**TASK ITEM:**
Copy every record below exactly.
● ● ● ● ●
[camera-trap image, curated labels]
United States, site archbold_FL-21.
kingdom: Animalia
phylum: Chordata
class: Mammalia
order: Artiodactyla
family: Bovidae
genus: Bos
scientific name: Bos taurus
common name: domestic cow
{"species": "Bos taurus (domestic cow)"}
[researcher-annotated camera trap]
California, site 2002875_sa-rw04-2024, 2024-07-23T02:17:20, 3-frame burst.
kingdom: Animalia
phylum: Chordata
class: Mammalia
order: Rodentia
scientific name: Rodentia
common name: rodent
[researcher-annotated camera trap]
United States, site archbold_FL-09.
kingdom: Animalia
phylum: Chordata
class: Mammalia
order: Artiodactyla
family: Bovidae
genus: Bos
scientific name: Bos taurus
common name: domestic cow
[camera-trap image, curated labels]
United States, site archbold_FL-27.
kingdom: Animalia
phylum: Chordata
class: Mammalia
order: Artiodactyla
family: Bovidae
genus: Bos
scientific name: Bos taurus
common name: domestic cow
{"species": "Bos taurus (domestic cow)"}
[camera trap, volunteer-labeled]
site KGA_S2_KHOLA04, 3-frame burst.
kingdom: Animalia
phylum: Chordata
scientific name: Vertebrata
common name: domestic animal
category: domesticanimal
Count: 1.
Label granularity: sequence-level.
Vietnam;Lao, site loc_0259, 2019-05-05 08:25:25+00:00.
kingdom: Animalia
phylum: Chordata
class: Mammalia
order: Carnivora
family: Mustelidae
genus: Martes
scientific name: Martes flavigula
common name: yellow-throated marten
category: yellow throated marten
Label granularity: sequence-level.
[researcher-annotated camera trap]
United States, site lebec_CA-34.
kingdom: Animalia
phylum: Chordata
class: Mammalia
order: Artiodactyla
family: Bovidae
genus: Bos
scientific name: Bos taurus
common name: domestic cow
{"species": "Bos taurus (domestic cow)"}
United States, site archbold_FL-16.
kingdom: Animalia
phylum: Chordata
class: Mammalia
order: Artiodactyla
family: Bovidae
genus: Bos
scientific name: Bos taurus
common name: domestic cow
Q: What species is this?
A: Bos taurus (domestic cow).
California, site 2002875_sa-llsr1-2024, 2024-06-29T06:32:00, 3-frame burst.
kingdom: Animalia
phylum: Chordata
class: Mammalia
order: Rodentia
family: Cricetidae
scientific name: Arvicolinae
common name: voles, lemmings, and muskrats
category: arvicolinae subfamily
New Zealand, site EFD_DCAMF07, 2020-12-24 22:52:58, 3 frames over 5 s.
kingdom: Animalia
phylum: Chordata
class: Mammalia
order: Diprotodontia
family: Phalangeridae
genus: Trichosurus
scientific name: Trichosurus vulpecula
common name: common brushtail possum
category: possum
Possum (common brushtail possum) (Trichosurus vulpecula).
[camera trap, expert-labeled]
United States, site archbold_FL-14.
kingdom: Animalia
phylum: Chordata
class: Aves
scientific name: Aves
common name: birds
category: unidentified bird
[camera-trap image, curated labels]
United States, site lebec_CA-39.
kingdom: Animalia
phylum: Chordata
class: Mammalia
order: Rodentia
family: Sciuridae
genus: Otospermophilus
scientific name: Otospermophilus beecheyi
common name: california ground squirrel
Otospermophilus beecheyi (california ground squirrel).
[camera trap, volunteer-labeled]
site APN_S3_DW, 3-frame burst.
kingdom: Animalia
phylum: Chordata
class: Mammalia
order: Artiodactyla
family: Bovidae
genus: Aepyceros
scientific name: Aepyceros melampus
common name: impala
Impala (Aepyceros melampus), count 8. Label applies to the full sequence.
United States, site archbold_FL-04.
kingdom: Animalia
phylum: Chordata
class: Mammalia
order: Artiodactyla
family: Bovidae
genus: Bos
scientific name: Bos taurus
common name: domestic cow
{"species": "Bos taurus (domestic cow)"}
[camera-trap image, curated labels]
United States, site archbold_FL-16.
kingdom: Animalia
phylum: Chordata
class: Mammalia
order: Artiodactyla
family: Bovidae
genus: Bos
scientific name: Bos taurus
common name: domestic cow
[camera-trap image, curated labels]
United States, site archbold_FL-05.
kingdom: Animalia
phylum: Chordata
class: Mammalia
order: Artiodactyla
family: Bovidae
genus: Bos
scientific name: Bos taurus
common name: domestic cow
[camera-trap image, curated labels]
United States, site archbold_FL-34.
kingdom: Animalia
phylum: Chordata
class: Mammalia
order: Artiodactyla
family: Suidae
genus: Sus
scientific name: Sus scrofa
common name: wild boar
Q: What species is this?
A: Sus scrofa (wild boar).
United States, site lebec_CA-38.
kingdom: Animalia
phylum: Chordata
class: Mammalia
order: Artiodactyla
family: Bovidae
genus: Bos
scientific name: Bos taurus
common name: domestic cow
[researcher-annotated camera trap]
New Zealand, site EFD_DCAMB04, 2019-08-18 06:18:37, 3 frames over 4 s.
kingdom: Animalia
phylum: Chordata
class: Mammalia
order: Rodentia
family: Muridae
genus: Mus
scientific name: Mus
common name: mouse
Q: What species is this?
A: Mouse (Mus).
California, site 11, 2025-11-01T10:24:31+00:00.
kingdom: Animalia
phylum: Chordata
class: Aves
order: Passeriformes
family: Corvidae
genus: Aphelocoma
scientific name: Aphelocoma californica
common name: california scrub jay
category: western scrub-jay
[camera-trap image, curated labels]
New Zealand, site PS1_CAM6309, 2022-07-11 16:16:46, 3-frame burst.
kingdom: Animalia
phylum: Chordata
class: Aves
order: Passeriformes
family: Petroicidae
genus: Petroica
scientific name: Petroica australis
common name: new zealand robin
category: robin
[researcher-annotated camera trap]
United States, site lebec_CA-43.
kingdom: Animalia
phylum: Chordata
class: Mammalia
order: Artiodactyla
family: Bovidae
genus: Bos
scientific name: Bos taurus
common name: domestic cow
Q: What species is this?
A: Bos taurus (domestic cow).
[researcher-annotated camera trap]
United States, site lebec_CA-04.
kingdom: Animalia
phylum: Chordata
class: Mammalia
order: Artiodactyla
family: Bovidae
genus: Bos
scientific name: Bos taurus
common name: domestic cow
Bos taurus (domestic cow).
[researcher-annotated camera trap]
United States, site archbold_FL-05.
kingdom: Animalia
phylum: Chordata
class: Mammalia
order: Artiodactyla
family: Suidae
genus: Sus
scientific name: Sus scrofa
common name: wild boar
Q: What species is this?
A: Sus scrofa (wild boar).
● ● ● ● ●
**EXERCISE RESPONSE:**
[camera-trap image, curated labels]
United States, site archbold_FL-21.
kingdom: Animalia
phylum: Chordata
class: Mammalia
order: Artiodactyla
family: Bovidae
genus: Bos
scientific name: Bos taurus
common name: domestic cow
{"species": "Bos taurus (domestic cow)"}
[researcher-annotated camera trap]
California, site 2002875_sa-rw04-2024, 2024-07-23T02:17:20, 3-frame burst.
kingdom: Animalia
phylum: Chordata
class: Mammalia
order: Rodentia
scientific name: Rodentia
common name: rodent
[researcher-annotated camera trap]
United States, site archbold_FL-09.
kingdom: Animalia
phylum: Chordata
class: Mammalia
order: Artiodactyla
family: Bovidae
genus: Bos
scientific name: Bos taurus
common name: domestic cow
[camera-trap image, curated labels]
United States, site archbold_FL-27.
kingdom: Animalia
phylum: Chordata
class: Mammalia
order: Artiodactyla
family: Bovidae
genus: Bos
scientific name: Bos taurus
common name: domestic cow
{"species": "Bos taurus (domestic cow)"}
[camera trap, volunteer-labeled]
site KGA_S2_KHOLA04, 3-frame burst.
kingdom: Animalia
phylum: Chordata
scientific name: Vertebrata
common name: domestic animal
category: domesticanimal
Count: 1.
Label granularity: sequence-level.
Vietnam;Lao, site loc_0259, 2019-05-05 08:25:25+00:00.
kingdom: Animalia
phylum: Chordata
class: Mammalia
order: Carnivora
family: Mustelidae
genus: Martes
scientific name: Martes flavigula
common name: yellow-throated marten
category: yellow throated marten
Label granularity: sequence-level.
[researcher-annotated camera trap]
United States, site lebec_CA-34.
kingdom: Animalia
phylum: Chordata
class: Mammalia
order: Artiodactyla
family: Bovidae
genus: Bos
scientific name: Bos taurus
common name: domestic cow
{"species": "Bos taurus (domestic cow)"}
United States, site archbold_FL-16.
kingdom: Animalia
phylum: Chordata
class: Mammalia
order: Artiodactyla
family: Bovidae
genus: Bos
scientific name: Bos taurus
common name: domestic cow
Q: What species is this?
A: Bos taurus (domestic cow).
California, site 2002875_sa-llsr1-2024, 2024-06-29T06:32:00, 3-frame burst.
kingdom: Animalia
phylum: Chordata
class: Mammalia
order: Rodentia
family: Cricetidae
scientific name: Arvicolinae
common name: voles, lemmings, and muskrats
category: arvicolinae subfamily
New Zealand, site EFD_DCAMF07, 2020-12-24 22:52:58, 3 frames over 5 s.
kingdom: Animalia
phylum: Chordata
class: Mammalia
order: Diprotodontia
family: Phalangeridae
genus: Trichosurus
scientific name: Trichosurus vulpecula
common name: common brushtail possum
category: possum
Possum (common brushtail possum) (Trichosurus vulpecula).
[camera trap, expert-labeled]
United States, site archbold_FL-14.
kingdom: Animalia
phylum: Chordata
class: Aves
scientific name: Aves
common name: birds
category: unidentified bird
[camera-trap image, curated labels]
United States, site lebec_CA-39.
kingdom: Animalia
phylum: Chordata
class: Mammalia
order: Rodentia
family: Sciuridae
genus: Otospermophilus
scientific name: Otospermophilus beecheyi
common name: california ground squirrel
Otospermophilus beecheyi (california ground squirrel).
[camera trap, volunteer-labeled]
site APN_S3_DW, 3-frame burst.
kingdom: Animalia
phylum: Chordata
class: Mammalia
order: Artiodactyla
family: Bovidae
genus: Aepyceros
scientific name: Aepyceros melampus
common name: impala
Impala (Aepyceros melampus), count 8. Label applies to the full sequence.
United States, site archbold_FL-04.
kingdom: Animalia
phylum: Chordata
class: Mammalia
order: Artiodactyla
family: Bovidae
genus: Bos
scientific name: Bos taurus
common name: domestic cow
{"species": "Bos taurus (domestic cow)"}
[camera-trap image, curated labels]
United States, site archbold_FL-16.
kingdom: Animalia
phylum: Chordata
class: Mammalia
order: Artiodactyla
family: Bovidae
genus: Bos
scientific name: Bos taurus
common name: domestic cow
[camera-trap image, curated labels]
United States, site archbold_FL-05.
kingdom: Animalia
phylum: Chordata
class: Mammalia
order: Artiodactyla
family: Bovidae
genus: Bos
scientific name: Bos taurus
common name: domestic cow
[camera-trap image, curated labels]
United States, site archbold_FL-34.
kingdom: Animalia
phylum: Chordata
class: Mammalia
order: Artiodactyla
family: Suidae
genus: Sus
scientific name: Sus scrofa
common name: wild boar
Q: What species is this?
A: Sus scrofa (wild boar).
United States, site lebec_CA-38.
kingdom: Animalia
phylum: Chordata
class: Mammalia
order: Artiodactyla
family: Bovidae
genus: Bos
scientific name: Bos taurus
common name: domestic cow
[researcher-annotated camera trap]
New Zealand, site EFD_DCAMB04, 2019-08-18 06:18:37, 3 frames over 4 s.
kingdom: Animalia
phylum: Chordata
class: Mammalia
order: Rodentia
family: Muridae
genus: Mus
scientific name: Mus
common name: mouse
Q: What species is this?
A: Mouse (Mus).
California, site 11, 2025-11-01T10:24:31+00:00.
kingdom: Animalia
phylum: Chordata
class: Aves
order: Passeriformes
family: Corvidae
genus: Aphelocoma
scientific name: Aphelocoma californica
common name: california scrub jay
category: western scrub-jay
[camera-trap image, curated labels]
New Zealand, site PS1_CAM6309, 2022-07-11 16:16:46, 3-frame burst.
kingdom: Animalia
phylum: Chordata
class: Aves
order: Passeriformes
family: Petroicidae
genus: Petroica
scientific name: Petroica australis
common name: new zealand robin
category: robin
[researcher-annotated camera trap]
United States, site lebec_CA-43.
kingdom: Animalia
phylum: Chordata
class: Mammalia
order: Artiodactyla
family: Bovidae
genus: Bos
scientific name: Bos taurus
common name: domestic cow
Q: What species is this?
A: Bos taurus (domestic cow).
[researcher-annotated camera trap]
United States, site lebec_CA-04.
kingdom: Animalia
phylum: Chordata
class: Mammalia
order: Artiodactyla
family: Bovidae
genus: Bos
scientific name: Bos taurus
common name: domestic cow
Bos taurus (domestic cow).
[researcher-annotated camera trap]
United States, site archbold_FL-05.
kingdom: Animalia
phylum: Chordata
class: Mammalia
order: Artiodactyla
family: Suidae
genus: Sus
scientific name: Sus scrofa
common name: wild boar
Q: What species is this?
A: Sus scrofa (wild boar).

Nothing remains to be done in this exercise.